╭─ Document segment

By Owen Paine on Thursday July 3, 2008 05:23 PM

When does peak oil become an Oiler, Inc. win-win?

When it's an artefact of discovery policy -- when there's more oil, but its still unproven or at least not yet exploited. Speculators and even producers can't beat the effect of undiscovered oil on long run expected demand and supply.

If you have substitutes that have high fixed costs and long lead times, you can deter their entry into a market by a price cycle that dips below the alternative products' long-run break-even price fairly often, but can stay near or even above it for prolonged periods.

Hence the infamous glut-to-scarcity act of big oil in the late 90's -- low prices, low low low drilling for new pools. It seems unlikely that the future demand cycle at least ten years out was completely beyond the range of Houston tower telescopes. But it's always smart to underestimate demand growth in times of supply slack. It's a really cool mechanism to deter sustainable alternatives -- at least, alternatives that would need to cover their costs: i.e. market-based ventures.

In a world where the state steals and never builds; where it taxes to punish and exploit, not to induce optimizing changes in choice -- hell, isn't it obvious? You greens are playing right into their con, and their periodic massive earth-wide windfalls.

Watch: when they're good and ready -- when wind sun and tide are ready to ramp up the alternatives -- discovery and new levels of recovery will explode; prices per barrel of crude tumble; sustainable green earth-friendly alternatives -- languish.

Comments (10)

╰─
╭─ Records

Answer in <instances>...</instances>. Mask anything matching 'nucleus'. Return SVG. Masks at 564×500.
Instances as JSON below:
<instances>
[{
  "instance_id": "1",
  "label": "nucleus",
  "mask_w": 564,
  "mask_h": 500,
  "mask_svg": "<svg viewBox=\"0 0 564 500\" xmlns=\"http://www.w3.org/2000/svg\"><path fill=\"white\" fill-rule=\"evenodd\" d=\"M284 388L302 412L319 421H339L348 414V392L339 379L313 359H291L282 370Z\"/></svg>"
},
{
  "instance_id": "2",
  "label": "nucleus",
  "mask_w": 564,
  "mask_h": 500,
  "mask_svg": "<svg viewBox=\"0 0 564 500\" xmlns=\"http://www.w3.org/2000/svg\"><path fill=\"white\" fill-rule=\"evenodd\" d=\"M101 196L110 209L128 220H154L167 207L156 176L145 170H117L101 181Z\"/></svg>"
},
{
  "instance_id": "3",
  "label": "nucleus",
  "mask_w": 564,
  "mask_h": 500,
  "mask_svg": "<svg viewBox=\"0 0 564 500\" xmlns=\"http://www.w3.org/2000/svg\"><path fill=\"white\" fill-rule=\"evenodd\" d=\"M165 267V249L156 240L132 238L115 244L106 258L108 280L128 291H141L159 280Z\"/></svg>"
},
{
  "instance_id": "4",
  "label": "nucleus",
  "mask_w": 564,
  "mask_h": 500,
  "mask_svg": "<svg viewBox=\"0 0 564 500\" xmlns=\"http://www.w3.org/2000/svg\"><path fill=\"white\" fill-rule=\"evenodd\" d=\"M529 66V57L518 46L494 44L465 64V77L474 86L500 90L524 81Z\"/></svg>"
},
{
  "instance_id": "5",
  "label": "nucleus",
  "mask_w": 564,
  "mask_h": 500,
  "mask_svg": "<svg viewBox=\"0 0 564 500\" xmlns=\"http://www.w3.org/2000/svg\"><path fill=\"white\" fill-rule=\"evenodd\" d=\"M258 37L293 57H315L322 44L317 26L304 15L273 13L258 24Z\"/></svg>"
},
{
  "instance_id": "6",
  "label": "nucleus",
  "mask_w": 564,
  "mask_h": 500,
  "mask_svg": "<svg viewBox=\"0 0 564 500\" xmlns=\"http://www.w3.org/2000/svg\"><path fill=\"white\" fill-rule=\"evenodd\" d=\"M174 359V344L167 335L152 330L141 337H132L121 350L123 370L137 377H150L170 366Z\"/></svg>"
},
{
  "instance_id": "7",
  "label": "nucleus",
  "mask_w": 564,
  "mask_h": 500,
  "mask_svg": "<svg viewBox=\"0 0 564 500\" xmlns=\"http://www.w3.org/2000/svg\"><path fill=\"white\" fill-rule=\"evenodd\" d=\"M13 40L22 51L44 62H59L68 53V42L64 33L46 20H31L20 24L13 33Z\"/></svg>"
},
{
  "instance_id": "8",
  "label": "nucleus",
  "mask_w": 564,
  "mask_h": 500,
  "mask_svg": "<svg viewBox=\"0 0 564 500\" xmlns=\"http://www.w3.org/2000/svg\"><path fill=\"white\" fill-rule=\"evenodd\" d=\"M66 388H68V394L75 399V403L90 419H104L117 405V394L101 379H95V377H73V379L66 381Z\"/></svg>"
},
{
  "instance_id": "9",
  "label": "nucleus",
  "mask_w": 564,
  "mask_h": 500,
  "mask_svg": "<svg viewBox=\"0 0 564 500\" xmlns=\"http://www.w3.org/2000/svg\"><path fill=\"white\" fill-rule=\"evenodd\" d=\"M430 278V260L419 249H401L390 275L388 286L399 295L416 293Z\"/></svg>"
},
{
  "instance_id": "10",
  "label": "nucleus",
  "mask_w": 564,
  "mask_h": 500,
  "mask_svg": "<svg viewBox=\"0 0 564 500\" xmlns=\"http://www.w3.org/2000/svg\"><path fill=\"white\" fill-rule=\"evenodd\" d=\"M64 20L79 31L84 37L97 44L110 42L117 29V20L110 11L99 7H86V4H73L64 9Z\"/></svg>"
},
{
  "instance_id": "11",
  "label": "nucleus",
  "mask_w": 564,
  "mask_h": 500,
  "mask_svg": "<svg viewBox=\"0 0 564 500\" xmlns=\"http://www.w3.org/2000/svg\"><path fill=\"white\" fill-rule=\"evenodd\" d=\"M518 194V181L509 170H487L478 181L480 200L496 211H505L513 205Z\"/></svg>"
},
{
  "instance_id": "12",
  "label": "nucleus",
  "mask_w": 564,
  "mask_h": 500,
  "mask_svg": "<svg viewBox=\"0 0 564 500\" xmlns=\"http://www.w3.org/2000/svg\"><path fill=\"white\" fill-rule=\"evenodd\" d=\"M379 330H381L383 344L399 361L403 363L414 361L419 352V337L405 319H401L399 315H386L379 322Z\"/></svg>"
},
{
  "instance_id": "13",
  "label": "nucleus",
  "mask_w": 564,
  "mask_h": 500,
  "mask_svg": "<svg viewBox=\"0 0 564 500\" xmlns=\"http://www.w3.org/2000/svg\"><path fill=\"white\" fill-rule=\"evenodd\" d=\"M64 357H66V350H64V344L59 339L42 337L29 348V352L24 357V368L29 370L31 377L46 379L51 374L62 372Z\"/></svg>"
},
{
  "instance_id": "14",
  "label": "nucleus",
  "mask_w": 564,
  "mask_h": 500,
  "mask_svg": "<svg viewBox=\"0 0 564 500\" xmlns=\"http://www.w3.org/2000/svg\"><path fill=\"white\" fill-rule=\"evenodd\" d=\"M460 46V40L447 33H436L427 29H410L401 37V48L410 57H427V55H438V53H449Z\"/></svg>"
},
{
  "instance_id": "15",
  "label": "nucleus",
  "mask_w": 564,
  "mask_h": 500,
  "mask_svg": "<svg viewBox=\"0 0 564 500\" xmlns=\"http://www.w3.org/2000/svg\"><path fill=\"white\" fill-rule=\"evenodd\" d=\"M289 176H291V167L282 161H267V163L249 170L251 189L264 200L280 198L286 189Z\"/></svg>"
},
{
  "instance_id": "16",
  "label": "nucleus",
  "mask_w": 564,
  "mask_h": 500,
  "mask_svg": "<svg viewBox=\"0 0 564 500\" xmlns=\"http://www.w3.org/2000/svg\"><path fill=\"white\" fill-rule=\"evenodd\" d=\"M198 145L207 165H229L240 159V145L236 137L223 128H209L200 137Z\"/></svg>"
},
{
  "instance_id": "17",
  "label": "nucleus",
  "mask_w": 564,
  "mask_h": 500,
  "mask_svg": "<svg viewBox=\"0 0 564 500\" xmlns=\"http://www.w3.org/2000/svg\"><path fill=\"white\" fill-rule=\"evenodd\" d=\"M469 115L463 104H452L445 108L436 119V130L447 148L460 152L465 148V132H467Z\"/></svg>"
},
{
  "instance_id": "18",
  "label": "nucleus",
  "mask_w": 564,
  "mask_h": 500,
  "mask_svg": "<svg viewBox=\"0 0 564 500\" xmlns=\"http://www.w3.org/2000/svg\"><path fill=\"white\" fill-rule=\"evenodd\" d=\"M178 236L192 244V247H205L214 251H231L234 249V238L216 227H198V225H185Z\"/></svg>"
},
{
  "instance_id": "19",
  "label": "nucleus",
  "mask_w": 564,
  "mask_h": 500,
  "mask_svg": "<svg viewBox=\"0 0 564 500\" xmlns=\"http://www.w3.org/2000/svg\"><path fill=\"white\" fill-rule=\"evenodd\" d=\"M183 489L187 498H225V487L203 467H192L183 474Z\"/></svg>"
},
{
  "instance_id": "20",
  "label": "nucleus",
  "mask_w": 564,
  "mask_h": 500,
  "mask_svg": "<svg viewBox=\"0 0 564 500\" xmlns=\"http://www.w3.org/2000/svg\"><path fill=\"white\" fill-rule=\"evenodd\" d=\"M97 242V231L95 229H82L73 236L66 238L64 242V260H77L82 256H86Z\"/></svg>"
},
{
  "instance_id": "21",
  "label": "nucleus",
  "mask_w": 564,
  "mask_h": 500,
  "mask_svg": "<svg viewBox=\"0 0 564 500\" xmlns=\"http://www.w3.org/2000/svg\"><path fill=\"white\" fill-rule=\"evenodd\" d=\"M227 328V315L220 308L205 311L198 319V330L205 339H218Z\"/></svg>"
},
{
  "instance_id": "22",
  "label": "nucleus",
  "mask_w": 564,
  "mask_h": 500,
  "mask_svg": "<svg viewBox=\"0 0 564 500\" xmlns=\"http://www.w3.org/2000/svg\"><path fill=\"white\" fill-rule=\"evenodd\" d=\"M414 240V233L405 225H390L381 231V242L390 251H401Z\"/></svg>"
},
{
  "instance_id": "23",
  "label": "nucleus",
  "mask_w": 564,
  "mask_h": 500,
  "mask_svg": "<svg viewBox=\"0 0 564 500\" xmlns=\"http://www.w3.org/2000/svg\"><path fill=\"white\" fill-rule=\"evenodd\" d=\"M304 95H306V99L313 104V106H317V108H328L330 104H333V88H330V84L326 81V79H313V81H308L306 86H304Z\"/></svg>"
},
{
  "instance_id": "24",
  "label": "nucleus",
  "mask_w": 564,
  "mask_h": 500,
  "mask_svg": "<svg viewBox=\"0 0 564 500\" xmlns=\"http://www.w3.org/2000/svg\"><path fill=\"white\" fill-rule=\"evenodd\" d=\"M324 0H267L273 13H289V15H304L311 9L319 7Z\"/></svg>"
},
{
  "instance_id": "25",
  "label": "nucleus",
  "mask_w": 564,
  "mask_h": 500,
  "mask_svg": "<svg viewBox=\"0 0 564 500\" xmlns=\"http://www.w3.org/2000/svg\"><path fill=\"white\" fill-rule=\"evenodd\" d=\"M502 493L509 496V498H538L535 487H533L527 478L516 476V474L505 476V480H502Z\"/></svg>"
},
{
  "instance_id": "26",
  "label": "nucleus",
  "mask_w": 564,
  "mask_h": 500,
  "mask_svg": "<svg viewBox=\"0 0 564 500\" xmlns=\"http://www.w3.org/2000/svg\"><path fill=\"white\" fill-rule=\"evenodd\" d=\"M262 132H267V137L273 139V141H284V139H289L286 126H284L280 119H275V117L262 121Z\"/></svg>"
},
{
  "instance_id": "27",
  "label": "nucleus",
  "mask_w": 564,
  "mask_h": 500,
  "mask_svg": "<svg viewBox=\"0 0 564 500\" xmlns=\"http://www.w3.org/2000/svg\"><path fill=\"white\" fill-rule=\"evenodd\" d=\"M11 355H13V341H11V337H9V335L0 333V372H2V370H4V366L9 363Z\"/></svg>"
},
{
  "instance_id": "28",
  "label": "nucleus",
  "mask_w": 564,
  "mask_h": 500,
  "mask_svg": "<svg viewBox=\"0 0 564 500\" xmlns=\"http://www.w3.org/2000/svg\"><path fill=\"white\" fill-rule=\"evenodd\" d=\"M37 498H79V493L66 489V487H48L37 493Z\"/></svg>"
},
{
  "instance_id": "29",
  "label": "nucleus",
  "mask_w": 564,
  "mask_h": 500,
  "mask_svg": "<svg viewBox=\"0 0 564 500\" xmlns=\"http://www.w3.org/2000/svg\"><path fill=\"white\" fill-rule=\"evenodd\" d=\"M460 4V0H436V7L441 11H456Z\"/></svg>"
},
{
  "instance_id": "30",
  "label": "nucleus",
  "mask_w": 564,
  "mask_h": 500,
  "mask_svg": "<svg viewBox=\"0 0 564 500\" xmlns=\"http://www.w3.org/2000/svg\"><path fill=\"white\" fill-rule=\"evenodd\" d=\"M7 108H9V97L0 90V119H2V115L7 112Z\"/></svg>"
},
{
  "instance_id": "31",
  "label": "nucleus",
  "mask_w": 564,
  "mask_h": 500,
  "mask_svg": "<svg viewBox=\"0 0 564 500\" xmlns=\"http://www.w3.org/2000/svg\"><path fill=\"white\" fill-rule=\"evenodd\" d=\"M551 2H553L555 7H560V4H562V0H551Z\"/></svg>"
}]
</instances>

╰─

#### [Task objective]
Please reproduce, word for word, the stretch of the peak oil post that starts with "Watch: when they're" and runs through "alternatives -- languish.".

#### [Task output]
Watch: when they're good and ready -- when wind sun and tide are ready to ramp up the alternatives -- discovery and new levels of recovery will explode; prices per barrel of crude tumble; sustainable green earth-friendly alternatives -- languish.